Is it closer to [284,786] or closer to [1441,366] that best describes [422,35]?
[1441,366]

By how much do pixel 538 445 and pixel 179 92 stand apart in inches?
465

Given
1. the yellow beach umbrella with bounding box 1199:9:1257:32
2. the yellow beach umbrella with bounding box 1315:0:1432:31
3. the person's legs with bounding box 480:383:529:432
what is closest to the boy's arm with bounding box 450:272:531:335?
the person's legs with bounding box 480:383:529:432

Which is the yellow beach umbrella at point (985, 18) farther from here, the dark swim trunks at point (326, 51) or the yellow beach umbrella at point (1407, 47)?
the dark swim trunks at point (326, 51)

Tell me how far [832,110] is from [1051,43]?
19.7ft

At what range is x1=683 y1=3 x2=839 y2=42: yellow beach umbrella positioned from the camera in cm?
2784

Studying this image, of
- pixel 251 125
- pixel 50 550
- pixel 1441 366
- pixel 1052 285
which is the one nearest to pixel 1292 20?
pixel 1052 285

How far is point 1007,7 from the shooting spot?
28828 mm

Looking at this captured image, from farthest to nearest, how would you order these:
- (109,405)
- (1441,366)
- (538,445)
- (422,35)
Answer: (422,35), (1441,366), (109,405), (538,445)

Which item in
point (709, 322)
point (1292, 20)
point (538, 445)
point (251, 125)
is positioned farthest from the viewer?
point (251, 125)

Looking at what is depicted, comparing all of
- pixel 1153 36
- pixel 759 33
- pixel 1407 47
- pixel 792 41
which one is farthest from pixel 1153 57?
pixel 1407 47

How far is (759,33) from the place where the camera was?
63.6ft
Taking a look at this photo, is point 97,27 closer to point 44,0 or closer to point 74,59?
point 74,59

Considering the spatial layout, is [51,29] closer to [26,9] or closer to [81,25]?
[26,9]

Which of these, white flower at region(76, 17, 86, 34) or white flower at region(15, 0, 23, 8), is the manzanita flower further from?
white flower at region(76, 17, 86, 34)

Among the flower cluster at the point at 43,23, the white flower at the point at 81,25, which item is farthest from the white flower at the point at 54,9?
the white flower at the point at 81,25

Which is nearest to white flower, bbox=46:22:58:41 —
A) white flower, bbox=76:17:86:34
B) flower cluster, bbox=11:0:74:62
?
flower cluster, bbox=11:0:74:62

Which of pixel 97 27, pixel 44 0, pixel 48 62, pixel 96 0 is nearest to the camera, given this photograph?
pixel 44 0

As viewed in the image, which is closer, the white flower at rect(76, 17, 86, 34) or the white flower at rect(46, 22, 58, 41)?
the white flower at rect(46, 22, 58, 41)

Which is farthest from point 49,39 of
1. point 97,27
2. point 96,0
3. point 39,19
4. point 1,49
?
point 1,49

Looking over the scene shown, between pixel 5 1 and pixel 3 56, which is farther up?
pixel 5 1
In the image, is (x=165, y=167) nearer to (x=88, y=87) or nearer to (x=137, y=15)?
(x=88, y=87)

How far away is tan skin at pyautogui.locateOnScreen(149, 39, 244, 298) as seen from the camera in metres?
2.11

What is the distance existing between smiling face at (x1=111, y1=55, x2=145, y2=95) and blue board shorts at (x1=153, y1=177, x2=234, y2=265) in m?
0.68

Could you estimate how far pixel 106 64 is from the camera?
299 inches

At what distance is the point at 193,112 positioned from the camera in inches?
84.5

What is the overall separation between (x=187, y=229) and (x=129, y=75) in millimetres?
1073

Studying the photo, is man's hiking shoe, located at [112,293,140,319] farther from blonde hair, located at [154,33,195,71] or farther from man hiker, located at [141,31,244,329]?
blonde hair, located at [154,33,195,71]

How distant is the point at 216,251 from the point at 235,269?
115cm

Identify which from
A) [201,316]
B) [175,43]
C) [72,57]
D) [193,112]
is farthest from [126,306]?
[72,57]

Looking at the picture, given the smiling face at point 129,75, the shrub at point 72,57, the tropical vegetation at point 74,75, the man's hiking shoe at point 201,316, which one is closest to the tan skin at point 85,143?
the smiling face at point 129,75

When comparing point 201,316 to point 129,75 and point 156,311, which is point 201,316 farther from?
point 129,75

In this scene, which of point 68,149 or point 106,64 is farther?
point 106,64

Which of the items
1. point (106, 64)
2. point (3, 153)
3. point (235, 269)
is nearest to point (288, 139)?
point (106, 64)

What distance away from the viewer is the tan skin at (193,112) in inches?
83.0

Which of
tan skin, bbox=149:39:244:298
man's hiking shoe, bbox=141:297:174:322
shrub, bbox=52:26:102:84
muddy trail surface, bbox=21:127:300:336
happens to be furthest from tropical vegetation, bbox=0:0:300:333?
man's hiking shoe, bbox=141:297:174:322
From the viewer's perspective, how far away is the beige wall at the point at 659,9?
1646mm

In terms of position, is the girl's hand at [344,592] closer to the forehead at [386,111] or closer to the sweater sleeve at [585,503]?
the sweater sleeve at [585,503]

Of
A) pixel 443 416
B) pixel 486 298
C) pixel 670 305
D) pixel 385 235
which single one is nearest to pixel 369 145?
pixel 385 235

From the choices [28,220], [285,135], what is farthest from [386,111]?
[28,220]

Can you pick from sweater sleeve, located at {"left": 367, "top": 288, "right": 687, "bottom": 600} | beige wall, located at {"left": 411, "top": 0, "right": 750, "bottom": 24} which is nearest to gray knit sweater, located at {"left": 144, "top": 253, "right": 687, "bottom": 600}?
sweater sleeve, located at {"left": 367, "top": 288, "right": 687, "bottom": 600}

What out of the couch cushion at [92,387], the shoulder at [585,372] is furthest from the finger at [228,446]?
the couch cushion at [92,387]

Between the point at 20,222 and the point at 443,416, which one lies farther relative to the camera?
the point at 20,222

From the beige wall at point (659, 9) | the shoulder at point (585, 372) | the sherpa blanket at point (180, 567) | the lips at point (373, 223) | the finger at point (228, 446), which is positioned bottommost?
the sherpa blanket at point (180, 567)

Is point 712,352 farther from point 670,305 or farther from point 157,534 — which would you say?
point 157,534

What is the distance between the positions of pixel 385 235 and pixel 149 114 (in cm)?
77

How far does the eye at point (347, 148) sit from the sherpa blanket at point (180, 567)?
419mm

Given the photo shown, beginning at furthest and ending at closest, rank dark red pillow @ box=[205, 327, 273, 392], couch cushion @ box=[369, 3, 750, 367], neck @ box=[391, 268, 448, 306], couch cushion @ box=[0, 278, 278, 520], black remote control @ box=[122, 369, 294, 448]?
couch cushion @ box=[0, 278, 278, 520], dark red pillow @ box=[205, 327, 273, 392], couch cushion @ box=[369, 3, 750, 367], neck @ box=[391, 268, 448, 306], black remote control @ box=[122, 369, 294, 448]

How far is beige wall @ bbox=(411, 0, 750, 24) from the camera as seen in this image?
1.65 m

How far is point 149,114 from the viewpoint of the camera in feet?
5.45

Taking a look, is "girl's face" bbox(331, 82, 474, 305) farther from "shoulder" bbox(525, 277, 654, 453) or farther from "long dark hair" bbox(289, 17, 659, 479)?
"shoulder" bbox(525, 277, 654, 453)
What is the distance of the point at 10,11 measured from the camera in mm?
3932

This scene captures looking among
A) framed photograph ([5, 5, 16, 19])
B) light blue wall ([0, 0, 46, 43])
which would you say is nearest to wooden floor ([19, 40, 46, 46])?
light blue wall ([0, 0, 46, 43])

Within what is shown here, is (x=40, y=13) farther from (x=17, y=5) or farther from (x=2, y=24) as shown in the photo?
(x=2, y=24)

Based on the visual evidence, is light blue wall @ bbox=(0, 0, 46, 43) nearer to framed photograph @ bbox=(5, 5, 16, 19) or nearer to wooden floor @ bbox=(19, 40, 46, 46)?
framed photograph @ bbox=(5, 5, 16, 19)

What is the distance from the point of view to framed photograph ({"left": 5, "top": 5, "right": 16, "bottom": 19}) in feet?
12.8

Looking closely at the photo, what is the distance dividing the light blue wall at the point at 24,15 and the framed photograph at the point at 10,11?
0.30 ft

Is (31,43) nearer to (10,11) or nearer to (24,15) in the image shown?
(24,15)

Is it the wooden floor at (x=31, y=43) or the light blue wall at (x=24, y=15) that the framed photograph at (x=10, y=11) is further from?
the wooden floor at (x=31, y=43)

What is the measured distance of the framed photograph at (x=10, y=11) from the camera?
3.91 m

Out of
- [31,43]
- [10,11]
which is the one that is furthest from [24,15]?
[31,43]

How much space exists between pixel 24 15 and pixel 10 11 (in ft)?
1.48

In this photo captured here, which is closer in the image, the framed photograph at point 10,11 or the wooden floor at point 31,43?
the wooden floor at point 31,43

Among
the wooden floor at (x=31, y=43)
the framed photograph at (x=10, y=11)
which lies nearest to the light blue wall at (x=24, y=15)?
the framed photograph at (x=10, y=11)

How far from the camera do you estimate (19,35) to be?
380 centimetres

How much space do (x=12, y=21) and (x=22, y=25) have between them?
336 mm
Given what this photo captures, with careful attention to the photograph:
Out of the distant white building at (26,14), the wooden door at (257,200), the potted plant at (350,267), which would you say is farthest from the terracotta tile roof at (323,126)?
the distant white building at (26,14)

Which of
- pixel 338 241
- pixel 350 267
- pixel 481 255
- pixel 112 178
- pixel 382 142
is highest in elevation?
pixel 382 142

INSTRUCTIONS FOR THE TASK: Count the lines in the records above that include the word "space" and reply with the number only.

RIGHT ANSWER: 2